Olupdase alfa, which is branded as Xenpoyzme, is an engineered version of the sphingomyelinase enzyme that is either deficient or defective in ASMD patients. Approval of the enzyme replacement therapy is based on the results of two clinical trials, one in children and the other in adults. Results of the placebo-controlled adult study showed that treatment with Xenpozyme improved lung function and reduced spleen size after 52 weeks, meeting the main goals of the clinical trial. The open-label pediatric study showed improvement from baseline in the measures of lung function and spleen size after one year of treatment. Regulatory approval does not cover ASMD that has manifest in the central nervous system, which was not tested in clinical trials. Xenpoyzme has also not been tested in patients with ASMD type A.
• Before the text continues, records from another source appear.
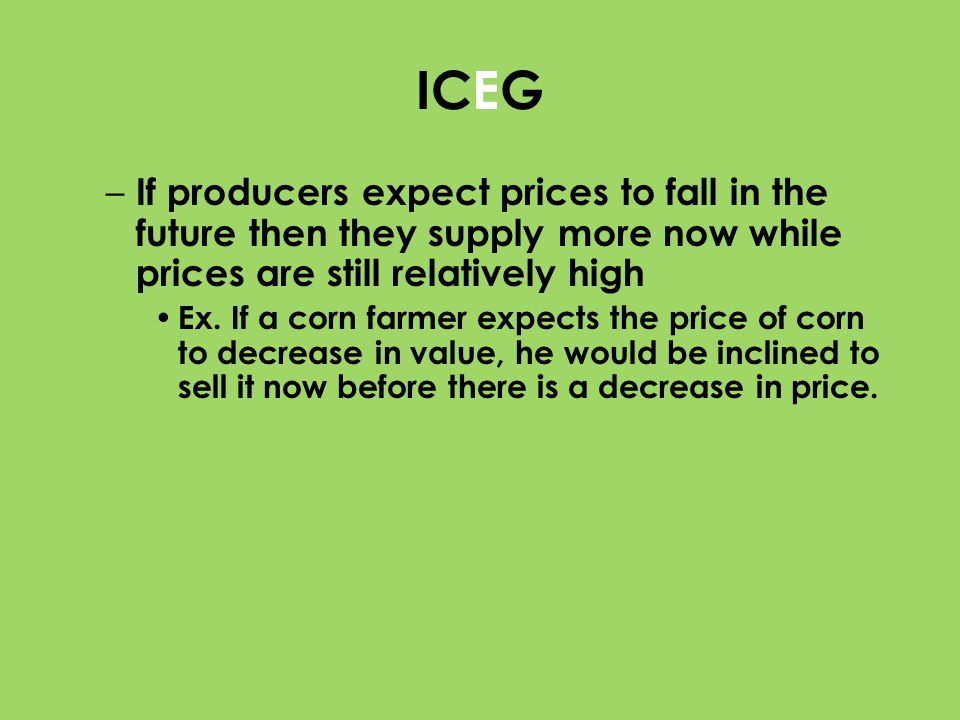 ICEG If producers expect prices to fall in the future then they supply more now while prices are still relatively high.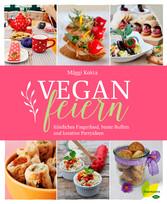 Vegan feiern - Köstliches Fingerfood, bunte Buf...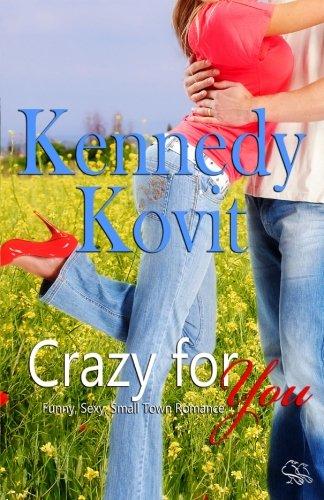 Crazy for You (Volume 1): Kennedy Kovit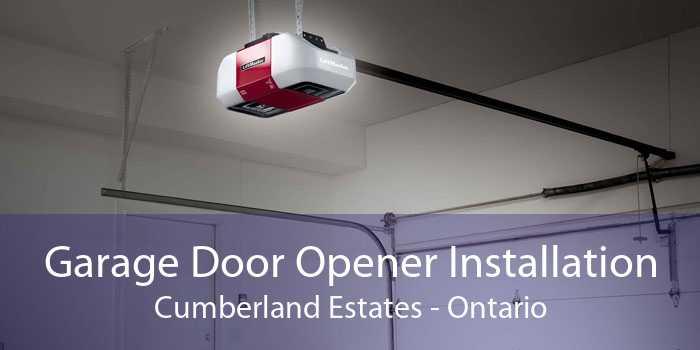 Garage Door Opener Installation Cumberland Estates - Ontario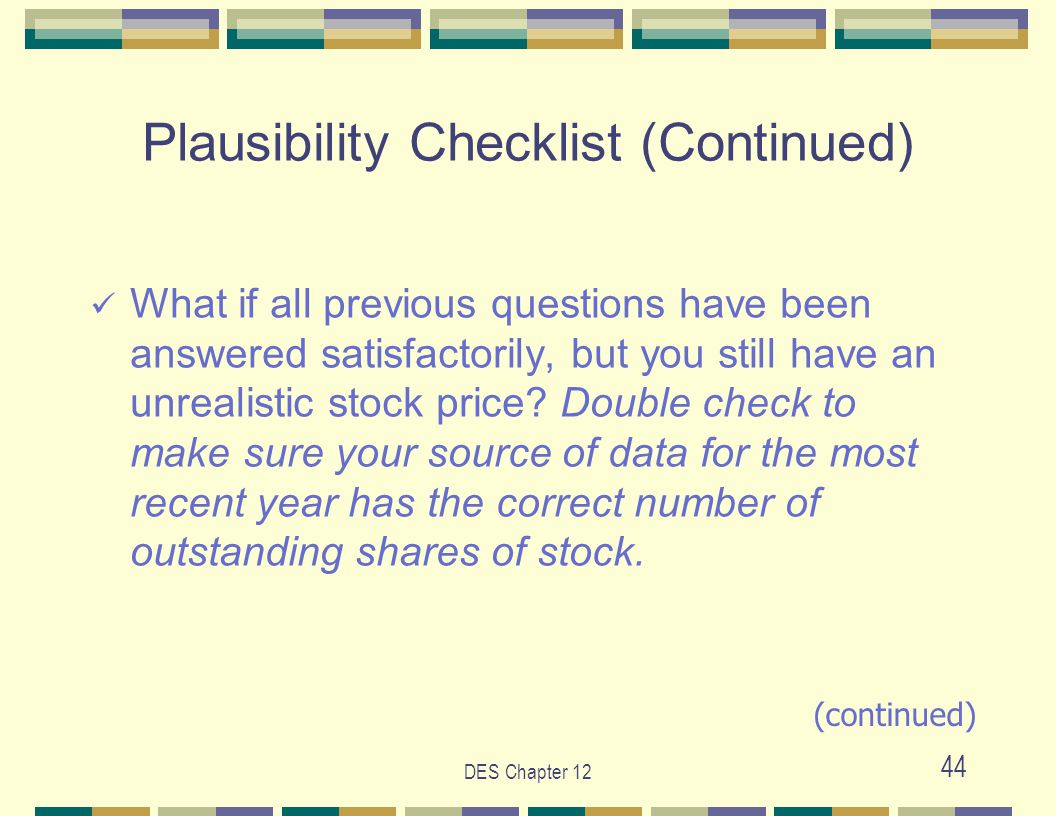 DES Chapter 12 44 Plausibility Checklist (Continued) What if all previous questions have been answered satisfactorily, but you still have an unrealistic stock price.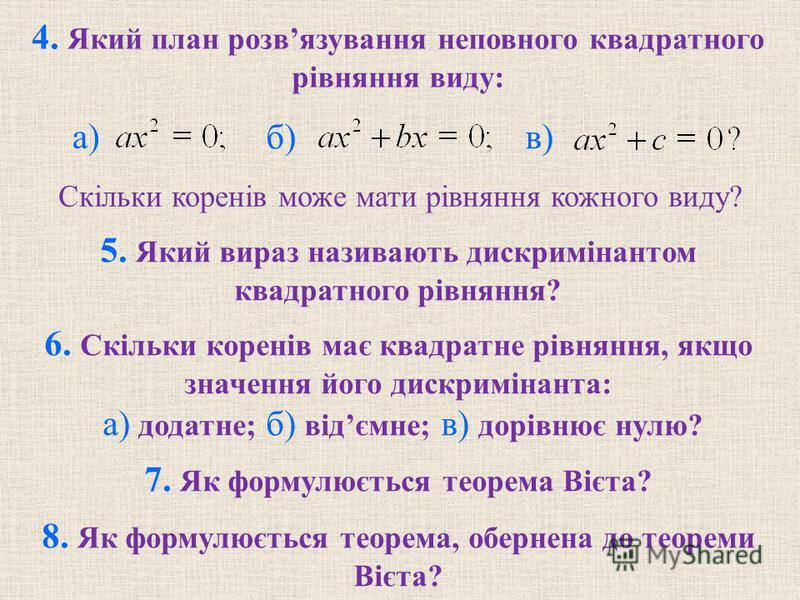 4. Який план розвязування неповного квадратного рiвняння виду: б) в) 5. Який вираз називають дискримiнантом квадратного рiвняння? 6. Скiльки коренiв має квадратне рiвняння, якщо значення його дискримiнанта: а) додатне; б) вiдємне; в) дорiвнює нулю? 7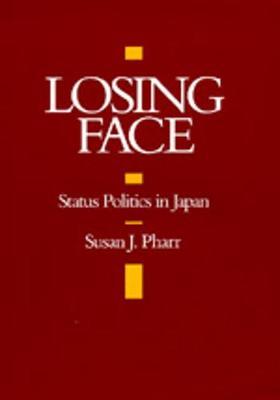 Losing Face: Status Politics in Japan - Pharr, Susan J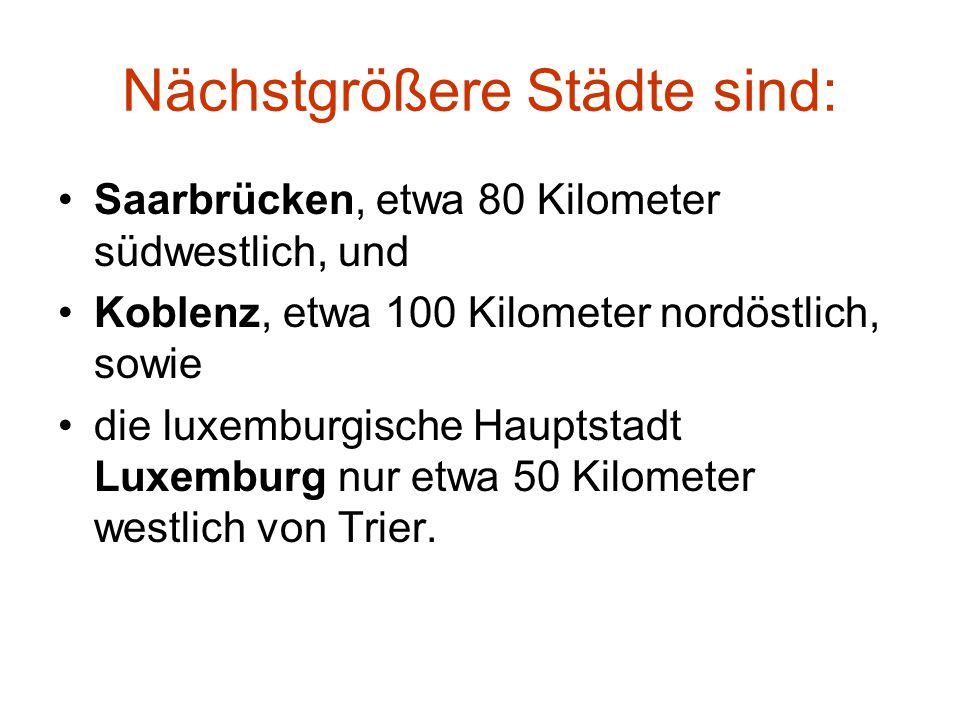 Nächstgrößere Städte sind: Saarbrücken, etwa 80 Kilometer südwestlich, und Koblenz, etwa 100 Kilometer nordöstlich, sowie die luxemburgische Hauptstadt Luxemburg nur etwa 50 Kilometer westlich von Trier.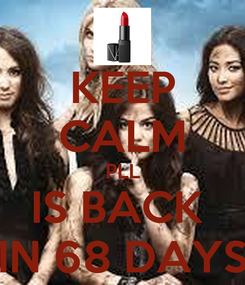 Poster: KEEP CALM PLL IS BACK  IN 68 DAYS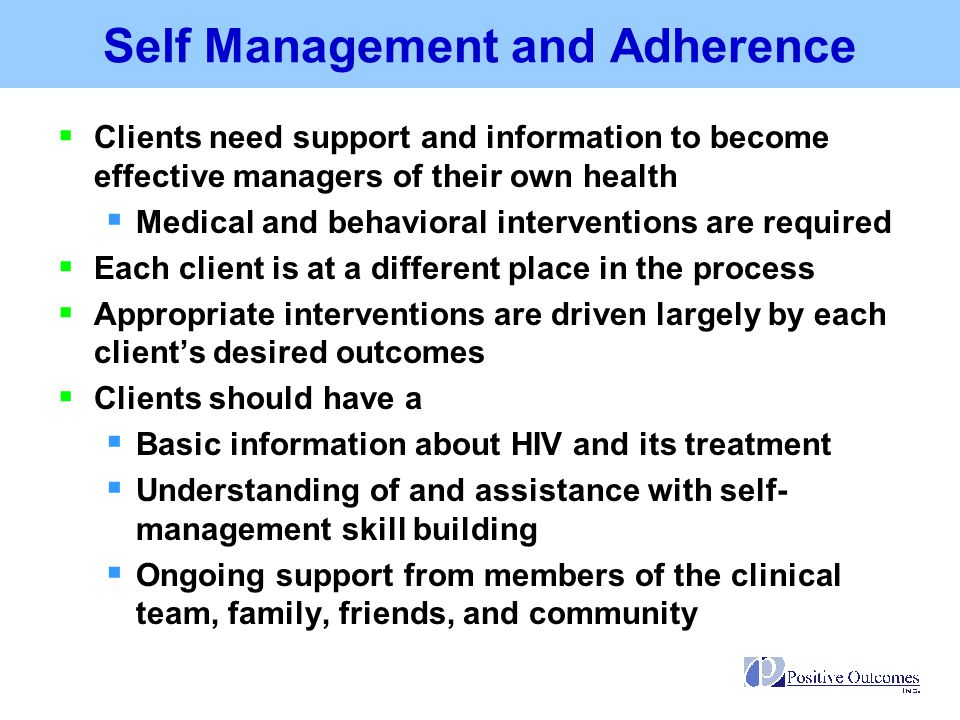 Self-Management and Adherence Activities  Activities that clients perform to control their illness, prevent future complications, and cope with the impact of HIV and its treatment  Collaborative goal setting  Symptoms monitoring  Lifestyle behaviors including healthy diet, getting regular exercise, and smoking cessation  Taking medication in the dose and frequency prescribed  Keep medical, case management, and other appointments  Communicating with the care team, family, and others  Ongoing problem-solving to overcome potential barriers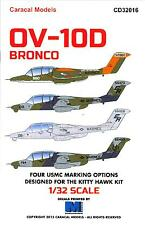 Caracal Decals 1/32 NORTH AMERICAN ROCKWELL OV-10D BRONCO
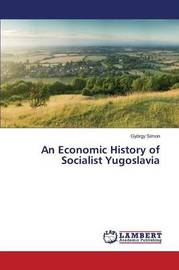 An Economic History of Socialist Yugoslavia by Simon Gyorgy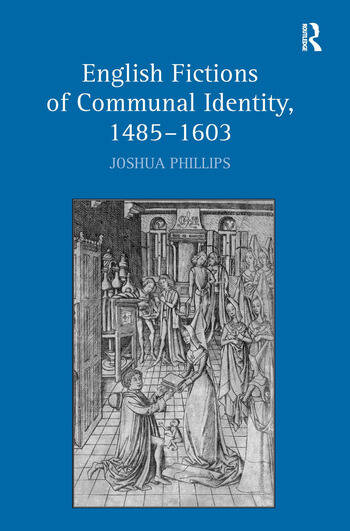 English Fictions of Communal Identity, 1485–1603 book cover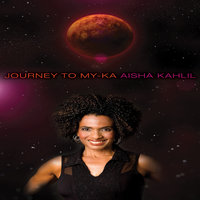 Journey to My-Ka — Aisha Kahlil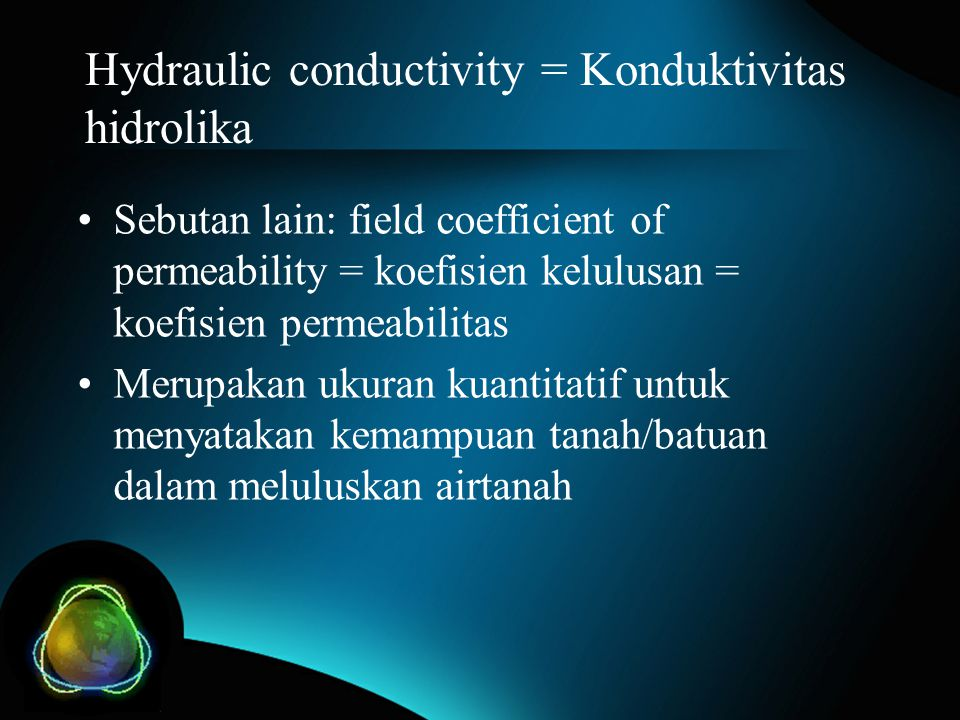 Hydraulic conductivity = Konduktivitas hidrolika Sebutan lain: field coefficient of permeability = koefisien kelulusan = koefisien permeabilitas Merup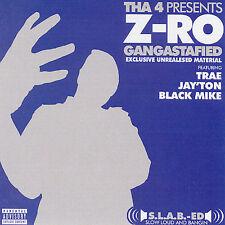 Gangstafied [PA] by Z-Ro (CD, Feb-2006, Guerilla Maab)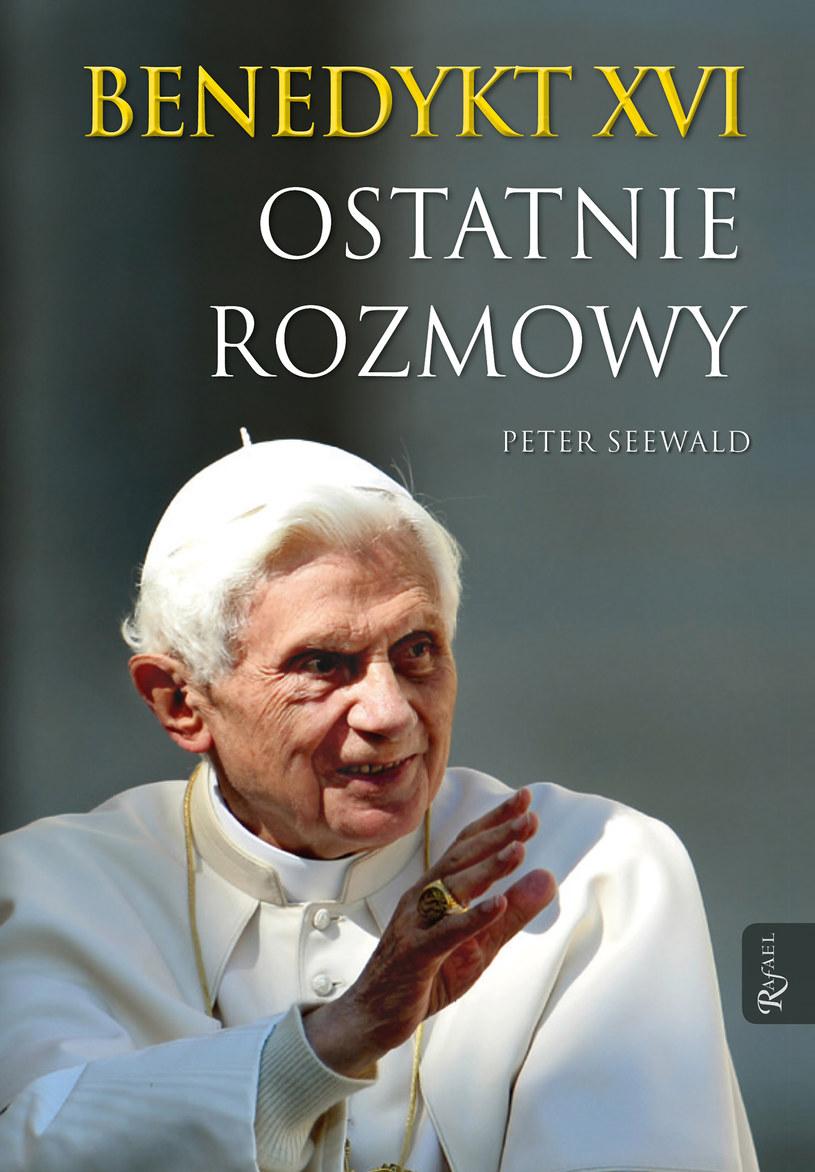 """""""Benedykt XVI. Ostatnie rozmowy"""", Peter Seewald, Dom Wydawniczy RAFAEL 2016 /"""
The intravenously infused therapy was well tolerated by patients. The most common adverse effects reported in the adult study included headache, an inflammatory attack of the pharynx and nasal cavities, upper respiratory tract infection, cough, and joint stiffness. In the pediatric study, adverse effects deemed serious were reported in three patients. One patient had two transient cases of elevated liver enzymes, which can be a sign of drug toxicity. Another patient had a case of hives and rash. The third patient had an anaphylactic reaction. No patients permanently discontinued treatment due to an adverse effect.
“The ASMD community has waited many years for a treatment for this rare and debilitating genetic disease,” John Reed, Sanofi executive vice president and global head of research and development said in a prepared statement. “The approval of Xenpozyme by the European Commission represents a transformational shift in what we can offer to patients, demonstrated by the clinically important improvements across major manifestations of ASMD and the sustained effects noted over longer-term treatment.”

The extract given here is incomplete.